What has the City achieved?
The $150,000 of taxpayers’ money so far used against the owners and residents of Maple Pool has to this point not succeeded in having the merits of the dispute heard by the court. The only things our Councillors have achieved to date are three rulings against them in the Supreme Court of British Columbia.
On the one occasion when the parties appeared in court, Mr. Justice Robin Baird ruled:
- Against the City’s application for an immediate court order allowing the City to evict residents of Maple Pool;
- That the matter would be adjourned to allow Cameron Ward to properly prepare; and
- That the two Maple Pool residents represented by Ms. Mayzes are to be added as parties to the litigation.

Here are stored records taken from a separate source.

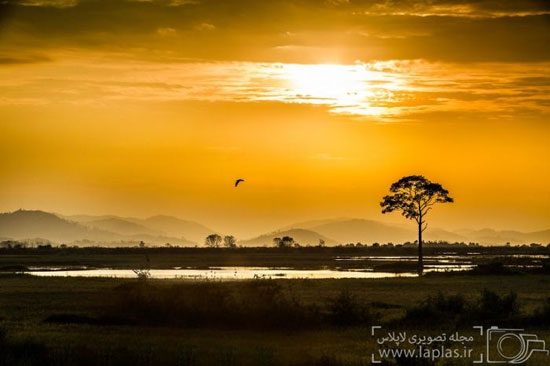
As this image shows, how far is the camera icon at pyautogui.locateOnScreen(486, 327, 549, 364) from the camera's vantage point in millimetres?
28333

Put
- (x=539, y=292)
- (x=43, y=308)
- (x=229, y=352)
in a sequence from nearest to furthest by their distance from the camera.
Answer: (x=229, y=352), (x=43, y=308), (x=539, y=292)

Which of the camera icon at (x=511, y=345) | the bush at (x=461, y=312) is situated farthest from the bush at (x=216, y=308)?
the camera icon at (x=511, y=345)

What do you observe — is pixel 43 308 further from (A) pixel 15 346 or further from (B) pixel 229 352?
(B) pixel 229 352

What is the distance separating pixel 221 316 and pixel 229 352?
28.5 ft

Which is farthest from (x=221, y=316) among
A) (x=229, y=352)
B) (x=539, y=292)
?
(x=539, y=292)

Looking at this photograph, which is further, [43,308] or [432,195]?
[432,195]

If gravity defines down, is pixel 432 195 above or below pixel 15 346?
above

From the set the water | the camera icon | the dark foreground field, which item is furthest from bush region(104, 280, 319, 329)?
the water

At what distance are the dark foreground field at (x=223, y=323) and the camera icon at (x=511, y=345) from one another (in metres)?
0.50

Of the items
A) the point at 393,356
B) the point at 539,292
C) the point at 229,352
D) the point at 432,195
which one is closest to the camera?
the point at 393,356

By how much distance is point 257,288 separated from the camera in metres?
38.9

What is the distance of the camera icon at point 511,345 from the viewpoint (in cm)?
2833

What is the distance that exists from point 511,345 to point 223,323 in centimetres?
1316

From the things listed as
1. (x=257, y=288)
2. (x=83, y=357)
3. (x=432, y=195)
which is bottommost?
(x=83, y=357)
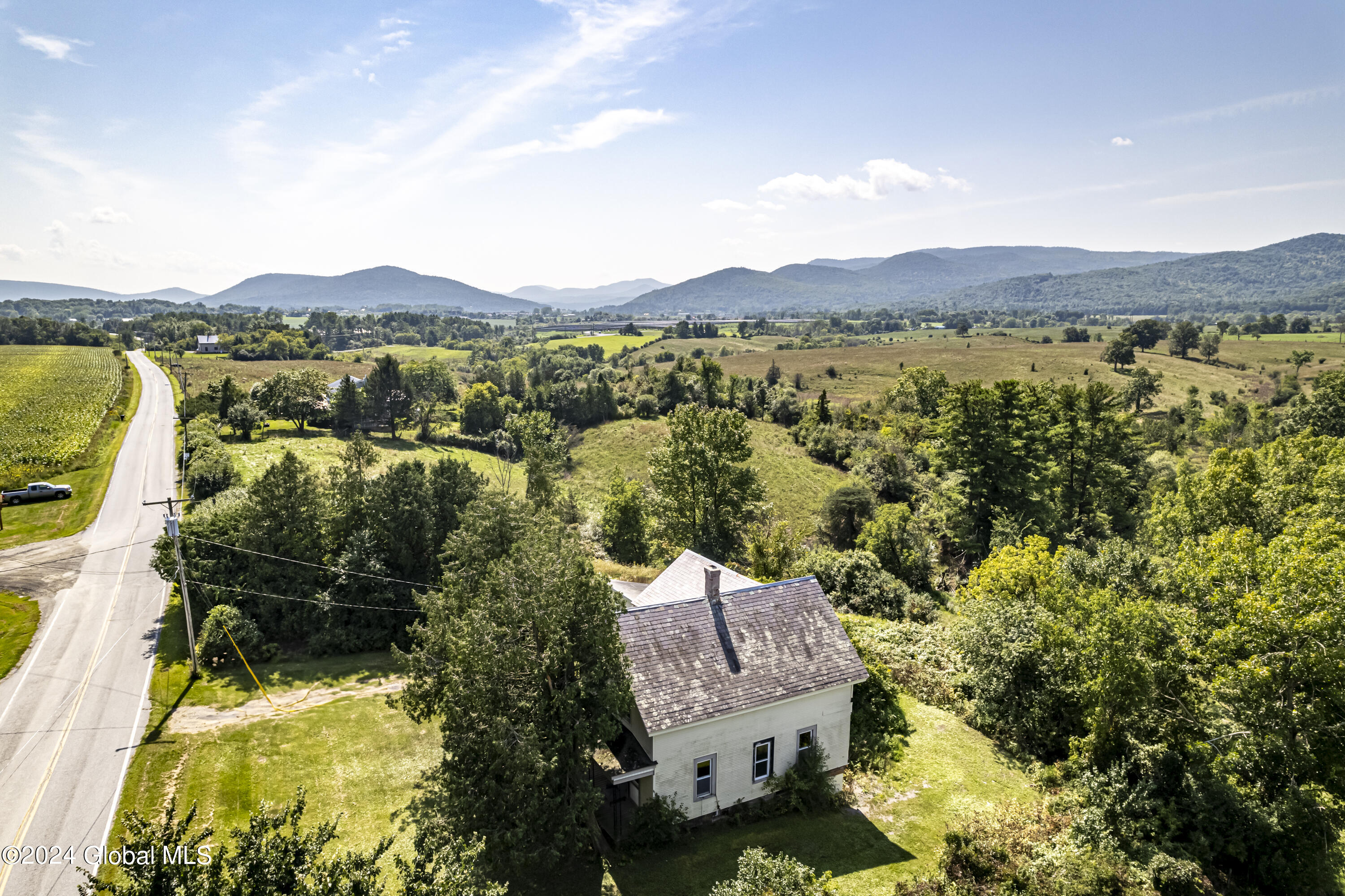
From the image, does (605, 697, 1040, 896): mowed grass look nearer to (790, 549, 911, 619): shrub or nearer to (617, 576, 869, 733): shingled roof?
(617, 576, 869, 733): shingled roof

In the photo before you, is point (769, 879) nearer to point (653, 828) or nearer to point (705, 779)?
point (653, 828)

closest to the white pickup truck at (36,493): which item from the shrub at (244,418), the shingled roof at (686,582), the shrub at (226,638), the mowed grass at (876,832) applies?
the shrub at (244,418)

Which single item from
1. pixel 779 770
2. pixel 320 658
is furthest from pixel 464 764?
pixel 320 658

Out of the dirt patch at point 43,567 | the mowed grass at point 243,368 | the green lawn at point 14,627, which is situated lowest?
the green lawn at point 14,627

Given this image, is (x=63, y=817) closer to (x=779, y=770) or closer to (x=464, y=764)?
(x=464, y=764)

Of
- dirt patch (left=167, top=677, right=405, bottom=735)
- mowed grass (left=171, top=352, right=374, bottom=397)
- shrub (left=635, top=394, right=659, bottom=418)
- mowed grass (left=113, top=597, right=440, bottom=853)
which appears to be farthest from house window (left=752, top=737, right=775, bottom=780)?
mowed grass (left=171, top=352, right=374, bottom=397)

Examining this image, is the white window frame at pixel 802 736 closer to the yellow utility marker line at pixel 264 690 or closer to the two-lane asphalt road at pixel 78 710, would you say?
the two-lane asphalt road at pixel 78 710

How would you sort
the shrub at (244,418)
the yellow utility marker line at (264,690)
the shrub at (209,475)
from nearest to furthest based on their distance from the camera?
the yellow utility marker line at (264,690), the shrub at (209,475), the shrub at (244,418)
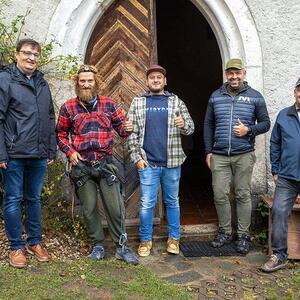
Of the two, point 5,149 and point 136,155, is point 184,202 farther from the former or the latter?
point 5,149

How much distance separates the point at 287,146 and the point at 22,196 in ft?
7.97

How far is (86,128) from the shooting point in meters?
4.41

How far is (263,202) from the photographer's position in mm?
5281

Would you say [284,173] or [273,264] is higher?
[284,173]

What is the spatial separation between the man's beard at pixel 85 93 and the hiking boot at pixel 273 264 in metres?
2.23

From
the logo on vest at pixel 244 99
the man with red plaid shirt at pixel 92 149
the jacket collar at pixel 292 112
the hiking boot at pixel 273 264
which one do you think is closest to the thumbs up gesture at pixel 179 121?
the man with red plaid shirt at pixel 92 149

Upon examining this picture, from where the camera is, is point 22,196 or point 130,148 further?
point 130,148

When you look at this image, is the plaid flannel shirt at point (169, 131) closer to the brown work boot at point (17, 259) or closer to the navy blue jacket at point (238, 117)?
the navy blue jacket at point (238, 117)

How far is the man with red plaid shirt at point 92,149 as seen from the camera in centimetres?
442

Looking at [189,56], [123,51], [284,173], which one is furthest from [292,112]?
[189,56]

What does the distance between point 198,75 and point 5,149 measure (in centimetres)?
631

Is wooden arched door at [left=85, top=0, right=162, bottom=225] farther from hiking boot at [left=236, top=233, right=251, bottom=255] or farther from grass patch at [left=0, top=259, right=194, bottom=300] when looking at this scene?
grass patch at [left=0, top=259, right=194, bottom=300]

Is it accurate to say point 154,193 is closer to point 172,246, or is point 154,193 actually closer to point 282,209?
point 172,246

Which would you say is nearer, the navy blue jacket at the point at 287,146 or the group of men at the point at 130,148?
the group of men at the point at 130,148
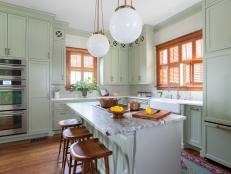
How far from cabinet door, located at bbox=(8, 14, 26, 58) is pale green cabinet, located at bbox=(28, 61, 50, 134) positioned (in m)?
0.33

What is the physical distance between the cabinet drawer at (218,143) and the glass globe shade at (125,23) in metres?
1.89

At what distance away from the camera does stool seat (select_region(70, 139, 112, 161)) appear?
1.38 meters

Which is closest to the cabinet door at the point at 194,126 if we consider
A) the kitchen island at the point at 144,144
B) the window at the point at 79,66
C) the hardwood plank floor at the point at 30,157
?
the kitchen island at the point at 144,144

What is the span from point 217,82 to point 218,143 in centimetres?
92

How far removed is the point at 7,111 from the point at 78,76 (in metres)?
2.05

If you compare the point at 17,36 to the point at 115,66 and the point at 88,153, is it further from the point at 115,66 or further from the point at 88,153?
the point at 88,153

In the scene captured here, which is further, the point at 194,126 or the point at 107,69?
the point at 107,69

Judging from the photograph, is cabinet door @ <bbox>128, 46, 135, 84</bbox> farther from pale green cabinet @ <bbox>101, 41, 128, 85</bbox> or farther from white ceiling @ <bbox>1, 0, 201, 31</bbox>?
white ceiling @ <bbox>1, 0, 201, 31</bbox>

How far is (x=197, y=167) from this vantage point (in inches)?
91.0

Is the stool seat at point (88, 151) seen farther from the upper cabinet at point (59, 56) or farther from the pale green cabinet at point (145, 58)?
the pale green cabinet at point (145, 58)

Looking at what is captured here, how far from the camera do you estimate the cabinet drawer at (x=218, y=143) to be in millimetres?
2186

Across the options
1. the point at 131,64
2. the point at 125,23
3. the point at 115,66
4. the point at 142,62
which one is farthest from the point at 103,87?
the point at 125,23

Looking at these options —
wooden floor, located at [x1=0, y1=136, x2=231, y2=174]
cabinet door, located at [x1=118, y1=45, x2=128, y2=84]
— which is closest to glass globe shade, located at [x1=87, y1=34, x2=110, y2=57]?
wooden floor, located at [x1=0, y1=136, x2=231, y2=174]

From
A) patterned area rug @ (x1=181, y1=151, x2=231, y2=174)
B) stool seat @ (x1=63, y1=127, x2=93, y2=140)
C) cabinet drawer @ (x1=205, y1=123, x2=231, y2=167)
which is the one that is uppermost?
stool seat @ (x1=63, y1=127, x2=93, y2=140)
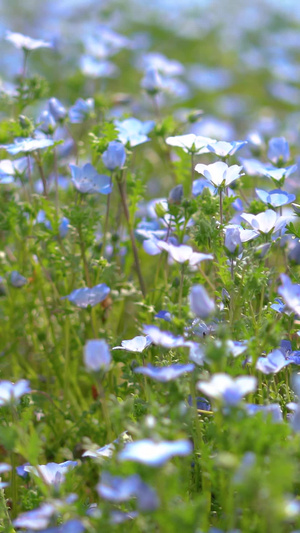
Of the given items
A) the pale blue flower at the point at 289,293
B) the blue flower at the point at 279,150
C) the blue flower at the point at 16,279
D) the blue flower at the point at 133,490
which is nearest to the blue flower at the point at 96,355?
the blue flower at the point at 133,490

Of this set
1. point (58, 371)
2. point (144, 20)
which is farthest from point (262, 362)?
point (144, 20)

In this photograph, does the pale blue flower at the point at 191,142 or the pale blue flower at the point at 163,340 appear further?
the pale blue flower at the point at 191,142

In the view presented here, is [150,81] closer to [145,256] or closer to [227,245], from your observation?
[145,256]

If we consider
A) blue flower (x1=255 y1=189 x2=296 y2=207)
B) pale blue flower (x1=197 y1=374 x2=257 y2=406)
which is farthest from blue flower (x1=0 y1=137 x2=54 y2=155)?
pale blue flower (x1=197 y1=374 x2=257 y2=406)

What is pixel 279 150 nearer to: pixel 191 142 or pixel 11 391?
pixel 191 142

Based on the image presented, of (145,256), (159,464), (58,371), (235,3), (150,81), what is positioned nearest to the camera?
(159,464)

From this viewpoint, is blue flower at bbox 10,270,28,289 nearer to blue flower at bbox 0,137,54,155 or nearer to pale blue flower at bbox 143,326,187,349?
blue flower at bbox 0,137,54,155

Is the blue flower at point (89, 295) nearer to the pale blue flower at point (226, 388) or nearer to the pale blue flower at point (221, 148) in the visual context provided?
the pale blue flower at point (221, 148)
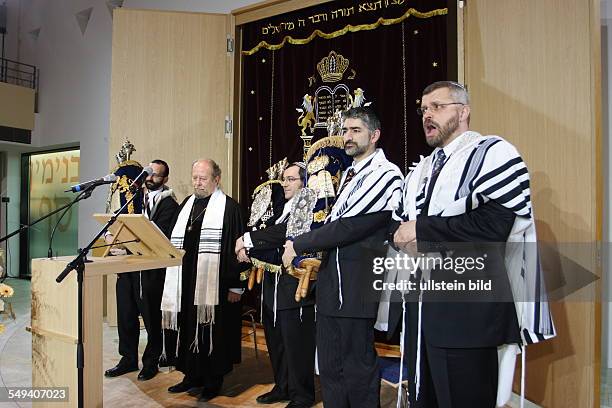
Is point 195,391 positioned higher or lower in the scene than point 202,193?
lower

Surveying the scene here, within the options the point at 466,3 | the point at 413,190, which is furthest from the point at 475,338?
the point at 466,3

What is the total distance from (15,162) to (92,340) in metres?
8.03

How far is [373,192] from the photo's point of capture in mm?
2262

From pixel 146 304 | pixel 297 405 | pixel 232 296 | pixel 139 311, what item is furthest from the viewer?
pixel 139 311

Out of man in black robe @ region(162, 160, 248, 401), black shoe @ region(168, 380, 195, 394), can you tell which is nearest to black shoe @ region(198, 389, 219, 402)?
man in black robe @ region(162, 160, 248, 401)

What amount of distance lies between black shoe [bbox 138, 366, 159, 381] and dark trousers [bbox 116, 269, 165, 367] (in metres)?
0.03

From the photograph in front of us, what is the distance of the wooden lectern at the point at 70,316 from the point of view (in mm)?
2230

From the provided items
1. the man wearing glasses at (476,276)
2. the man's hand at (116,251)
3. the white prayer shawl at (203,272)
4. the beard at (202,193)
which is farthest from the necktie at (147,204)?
the man wearing glasses at (476,276)

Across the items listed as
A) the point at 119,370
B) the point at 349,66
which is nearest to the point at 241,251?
the point at 119,370

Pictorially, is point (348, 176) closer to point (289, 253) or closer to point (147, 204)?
point (289, 253)

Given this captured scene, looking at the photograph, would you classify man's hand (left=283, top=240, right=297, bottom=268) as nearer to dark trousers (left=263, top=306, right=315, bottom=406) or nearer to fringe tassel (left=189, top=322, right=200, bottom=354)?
dark trousers (left=263, top=306, right=315, bottom=406)

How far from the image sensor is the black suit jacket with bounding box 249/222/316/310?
295 centimetres

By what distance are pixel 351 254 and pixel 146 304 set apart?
6.18ft

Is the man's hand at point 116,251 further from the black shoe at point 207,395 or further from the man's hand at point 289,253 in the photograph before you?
the man's hand at point 289,253
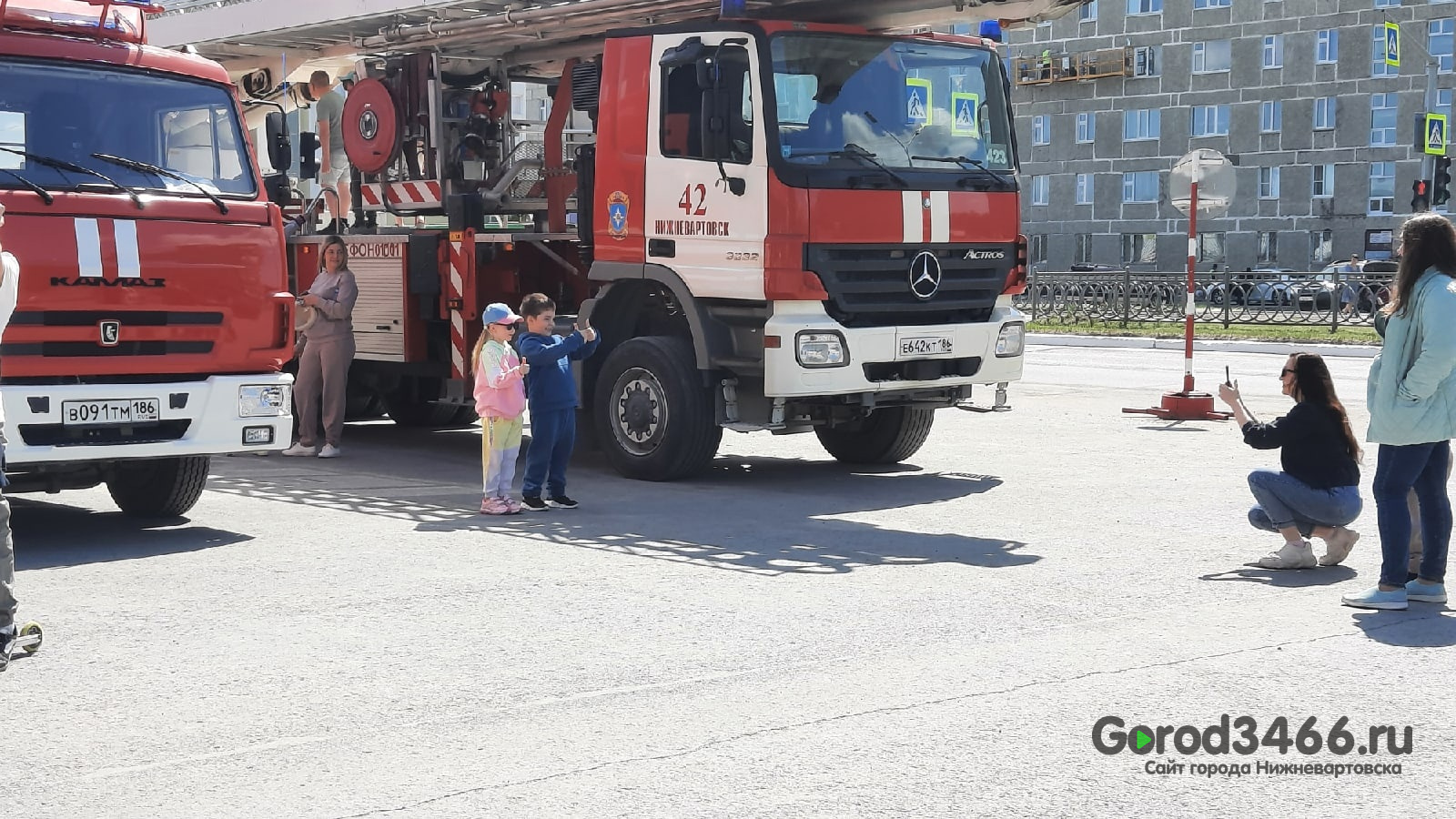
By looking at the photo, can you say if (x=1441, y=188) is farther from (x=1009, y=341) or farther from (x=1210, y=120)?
(x=1210, y=120)

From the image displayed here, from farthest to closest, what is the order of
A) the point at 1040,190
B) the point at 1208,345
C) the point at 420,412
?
the point at 1040,190 → the point at 1208,345 → the point at 420,412

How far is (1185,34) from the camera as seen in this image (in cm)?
6125

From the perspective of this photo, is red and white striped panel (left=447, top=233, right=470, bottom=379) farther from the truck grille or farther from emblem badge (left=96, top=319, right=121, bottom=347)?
emblem badge (left=96, top=319, right=121, bottom=347)

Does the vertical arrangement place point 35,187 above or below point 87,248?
above

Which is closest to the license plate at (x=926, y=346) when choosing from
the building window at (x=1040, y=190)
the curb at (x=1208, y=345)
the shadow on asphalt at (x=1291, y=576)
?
the shadow on asphalt at (x=1291, y=576)

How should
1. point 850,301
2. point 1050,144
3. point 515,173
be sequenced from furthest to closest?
point 1050,144
point 515,173
point 850,301

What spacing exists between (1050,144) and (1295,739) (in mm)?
63322

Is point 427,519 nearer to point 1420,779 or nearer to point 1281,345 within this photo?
point 1420,779

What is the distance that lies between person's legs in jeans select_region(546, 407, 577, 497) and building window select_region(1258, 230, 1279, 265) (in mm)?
53126

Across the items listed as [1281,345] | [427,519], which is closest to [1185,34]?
[1281,345]

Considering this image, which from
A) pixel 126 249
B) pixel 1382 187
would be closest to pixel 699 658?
pixel 126 249

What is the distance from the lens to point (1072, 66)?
213ft

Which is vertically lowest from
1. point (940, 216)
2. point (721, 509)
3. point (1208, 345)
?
point (1208, 345)

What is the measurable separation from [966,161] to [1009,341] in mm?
1265
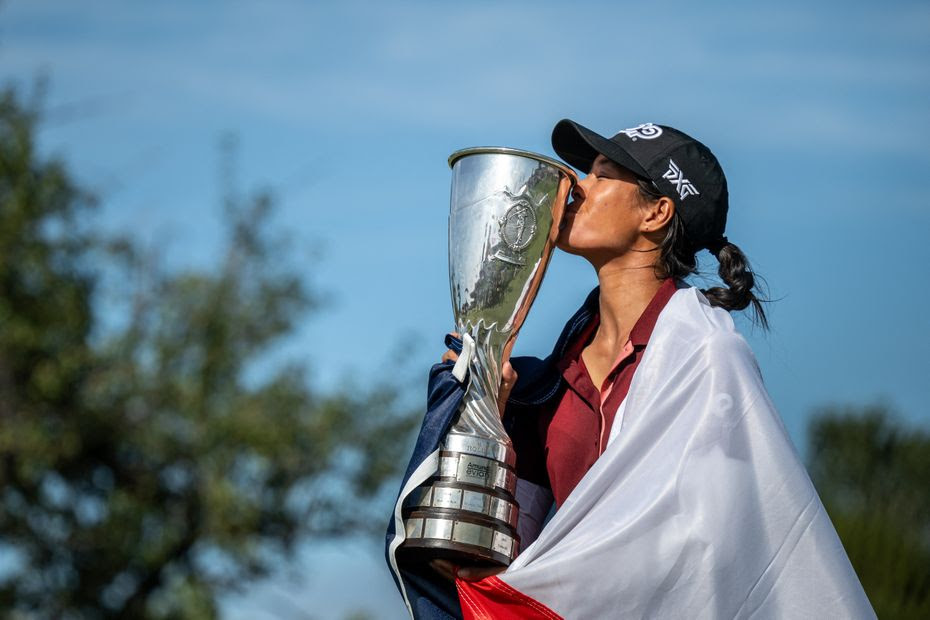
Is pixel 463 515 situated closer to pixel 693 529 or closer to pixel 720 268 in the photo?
pixel 693 529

What the lawsuit could end up costing the taxpayers
So after our Councillors have expended $150,000 of taxpayers’ money, the court has not yet heard the case on its merits! If the matter continues, both parties will face huge legal bills for things yet to unfold. First, the City wishes to have this dispute settled through the summary trial procedure. The next time the parties are in court the issue will be whether a case like this can be properly handled on a summary basis. That alone will involve lawyers’ fees for the City, for Maple Pool, for the residents who have been added, and for Pivot Legal, the interveners.
Let us assume for the sake of argument that the court will rule, with a constitutional issue to be decided, that the regular full trial process will be necessary. If that should happen, our lawyers tell us the parties may be looking at a thirty day trial, and possibly even a longer one. Should the City lose, it will have to pay the costs for the lawyers representing Maple Pool, the lawyers representing the residents, and the lawyers representing Pivot Legal, all in addition to the huge fees we expect the taxpayers will have to cover for the legal fees payable to the City’s lawyers.
Should the City win and obtain a court order allowing them to evict the tenants of Maple Pool, the City will face a claim against it for several million dollars because it induced lenders to grant substantial mortgages by assuring those lenders that Maple Pool had “legally non-conforming” status and was therefore exempt from the relevant bylaw.
The bottom line is that the $150,000 the City has so far thrown at this lawsuit is only the tiniest tip of the iceberg. If this case goes the distance, the City’s exposure in terms of legal fees is incalculable, but we can say with certainty that it will be huge and will dwarf the $150,000 incurred so far.
What is behind the City Councillors actions?
What is really behind this apparent madness on the part of our current City Councillors? The Allen response to the Baird Judgement claimed the Councillors have no undisclosed agenda and that their only concern is with the safety of Maple Pool residents. We are inclined to invoke the Shakespearean observation, “Methinks thou dost protest too much”. No one has suggested improper motives on the part of our Councillors in the past, but their defensiveness at this time, when there would appear to be no possible rationale for them to continue the crusade, is puzzling.
Their main arguments for an eviction order have already been rejected by the court; their actions are opposed by such an overwhelming percentage of voters that they seem to be inflicting fatal political damage on themselves, yet they persevere in this perverse quest. Why? Is there a message in the fact that the orders they have requested from the Court go far, far beyond a simple order for eviction? Why are they asking the court to order the complete removal of all infrastructure, including piping, sewage system, RV pads, buildings, etc.? Is there some undisclosed interest somewhere in having this land available as “green acre” property for other purposes?
An ancient Chinese once buried his gold in the ground when facing a horde of invaders and put a sign above the burial site reading “There are no three hundred ounces of gold buried here!”